▸ **The task**: Reproduce all of the data word for word.

Stored items
Segment Open
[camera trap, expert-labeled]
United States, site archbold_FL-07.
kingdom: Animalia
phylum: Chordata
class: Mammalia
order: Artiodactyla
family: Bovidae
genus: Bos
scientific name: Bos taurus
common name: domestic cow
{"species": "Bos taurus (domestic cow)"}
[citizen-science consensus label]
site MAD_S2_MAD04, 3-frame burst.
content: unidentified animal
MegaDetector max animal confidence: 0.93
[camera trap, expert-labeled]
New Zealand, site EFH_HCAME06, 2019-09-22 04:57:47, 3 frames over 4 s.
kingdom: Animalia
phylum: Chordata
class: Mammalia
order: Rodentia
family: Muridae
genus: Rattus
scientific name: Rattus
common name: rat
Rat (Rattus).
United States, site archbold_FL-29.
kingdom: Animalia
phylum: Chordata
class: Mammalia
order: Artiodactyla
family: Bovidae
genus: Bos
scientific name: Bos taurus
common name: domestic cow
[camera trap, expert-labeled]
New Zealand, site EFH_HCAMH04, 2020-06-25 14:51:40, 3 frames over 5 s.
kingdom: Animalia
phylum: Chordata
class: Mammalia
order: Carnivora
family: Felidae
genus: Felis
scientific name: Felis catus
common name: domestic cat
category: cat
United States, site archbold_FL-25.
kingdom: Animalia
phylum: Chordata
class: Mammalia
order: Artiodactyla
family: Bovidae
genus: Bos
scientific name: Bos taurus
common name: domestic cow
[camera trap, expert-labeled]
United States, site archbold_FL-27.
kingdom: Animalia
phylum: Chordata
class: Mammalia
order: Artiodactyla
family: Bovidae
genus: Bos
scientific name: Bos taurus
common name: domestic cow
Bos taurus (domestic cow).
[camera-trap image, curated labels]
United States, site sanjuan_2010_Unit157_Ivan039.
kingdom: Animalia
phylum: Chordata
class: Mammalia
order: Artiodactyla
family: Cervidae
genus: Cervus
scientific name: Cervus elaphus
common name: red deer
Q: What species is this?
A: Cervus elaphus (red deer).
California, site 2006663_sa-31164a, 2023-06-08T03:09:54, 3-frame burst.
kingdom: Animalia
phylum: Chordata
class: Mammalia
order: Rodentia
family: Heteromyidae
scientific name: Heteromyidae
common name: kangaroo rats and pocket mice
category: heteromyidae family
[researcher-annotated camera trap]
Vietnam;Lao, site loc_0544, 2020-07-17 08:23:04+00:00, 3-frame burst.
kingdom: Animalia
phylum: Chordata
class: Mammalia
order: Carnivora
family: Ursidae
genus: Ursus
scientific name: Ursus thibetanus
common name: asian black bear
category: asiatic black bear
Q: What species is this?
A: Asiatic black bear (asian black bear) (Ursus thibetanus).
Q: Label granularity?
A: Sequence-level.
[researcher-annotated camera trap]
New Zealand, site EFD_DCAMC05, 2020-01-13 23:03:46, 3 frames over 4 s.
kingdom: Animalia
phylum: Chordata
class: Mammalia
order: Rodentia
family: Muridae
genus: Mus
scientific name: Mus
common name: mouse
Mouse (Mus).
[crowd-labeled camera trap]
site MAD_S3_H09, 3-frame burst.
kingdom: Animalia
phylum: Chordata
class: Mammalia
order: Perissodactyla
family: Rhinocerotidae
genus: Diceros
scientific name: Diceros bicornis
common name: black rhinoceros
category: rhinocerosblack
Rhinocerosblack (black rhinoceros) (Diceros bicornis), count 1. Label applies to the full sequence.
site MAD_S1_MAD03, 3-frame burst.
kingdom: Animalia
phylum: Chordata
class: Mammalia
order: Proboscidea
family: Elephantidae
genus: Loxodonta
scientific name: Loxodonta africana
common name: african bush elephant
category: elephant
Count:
Segment Closed
▸ **Expected output**:
[camera trap, expert-labeled]
United States, site archbold_FL-07.
kingdom: Animalia
phylum: Chordata
class: Mammalia
order: Artiodactyla
family: Bovidae
genus: Bos
scientific name: Bos taurus
common name: domestic cow
{"species": "Bos taurus (domestic cow)"}
[citizen-science consensus label]
site MAD_S2_MAD04, 3-frame burst.
content: unidentified animal
MegaDetector max animal confidence: 0.93
[camera trap, expert-labeled]
New Zealand, site EFH_HCAME06, 2019-09-22 04:57:47, 3 frames over 4 s.
kingdom: Animalia
phylum: Chordata
class: Mammalia
order: Rodentia
family: Muridae
genus: Rattus
scientific name: Rattus
common name: rat
Rat (Rattus).
United States, site archbold_FL-29.
kingdom: Animalia
phylum: Chordata
class: Mammalia
order: Artiodactyla
family: Bovidae
genus: Bos
scientific name: Bos taurus
common name: domestic cow
[camera trap, expert-labeled]
New Zealand, site EFH_HCAMH04, 2020-06-25 14:51:40, 3 frames over 5 s.
kingdom: Animalia
phylum: Chordata
class: Mammalia
order: Carnivora
family: Felidae
genus: Felis
scientific name: Felis catus
common name: domestic cat
category: cat
United States, site archbold_FL-25.
kingdom: Animalia
phylum: Chordata
class: Mammalia
order: Artiodactyla
family: Bovidae
genus: Bos
scientific name: Bos taurus
common name: domestic cow
[camera trap, expert-labeled]
United States, site archbold_FL-27.
kingdom: Animalia
phylum: Chordata
class: Mammalia
order: Artiodactyla
family: Bovidae
genus: Bos
scientific name: Bos taurus
common name: domestic cow
Bos taurus (domestic cow).
[camera-trap image, curated labels]
United States, site sanjuan_2010_Unit157_Ivan039.
kingdom: Animalia
phylum: Chordata
class: Mammalia
order: Artiodactyla
family: Cervidae
genus: Cervus
scientific name: Cervus elaphus
common name: red deer
Q: What species is this?
A: Cervus elaphus (red deer).
California, site 2006663_sa-31164a, 2023-06-08T03:09:54, 3-frame burst.
kingdom: Animalia
phylum: Chordata
class: Mammalia
order: Rodentia
family: Heteromyidae
scientific name: Heteromyidae
common name: kangaroo rats and pocket mice
category: heteromyidae family
[researcher-annotated camera trap]
Vietnam;Lao, site loc_0544, 2020-07-17 08:23:04+00:00, 3-frame burst.
kingdom: Animalia
phylum: Chordata
class: Mammalia
order: Carnivora
family: Ursidae
genus: Ursus
scientific name: Ursus thibetanus
common name: asian black bear
category: asiatic black bear
Q: What species is this?
A: Asiatic black bear (asian black bear) (Ursus thibetanus).
Q: Label granularity?
A: Sequence-level.
[researcher-annotated camera trap]
New Zealand, site EFD_DCAMC05, 2020-01-13 23:03:46, 3 frames over 4 s.
kingdom: Animalia
phylum: Chordata
class: Mammalia
order: Rodentia
family: Muridae
genus: Mus
scientific name: Mus
common name: mouse
Mouse (Mus).
[crowd-labeled camera trap]
site MAD_S3_H09, 3-frame burst.
kingdom: Animalia
phylum: Chordata
class: Mammalia
order: Perissodactyla
family: Rhinocerotidae
genus: Diceros
scientific name: Diceros bicornis
common name: black rhinoceros
category: rhinocerosblack
Rhinocerosblack (black rhinoceros) (Diceros bicornis), count 1. Label applies to the full sequence.
site MAD_S1_MAD03, 3-frame burst.
kingdom: Animalia
phylum: Chordata
class: Mammalia
order: Proboscidea
family: Elephantidae
genus: Loxodonta
scientific name: Loxodonta africana
common name: african bush elephant
category: elephant
Count:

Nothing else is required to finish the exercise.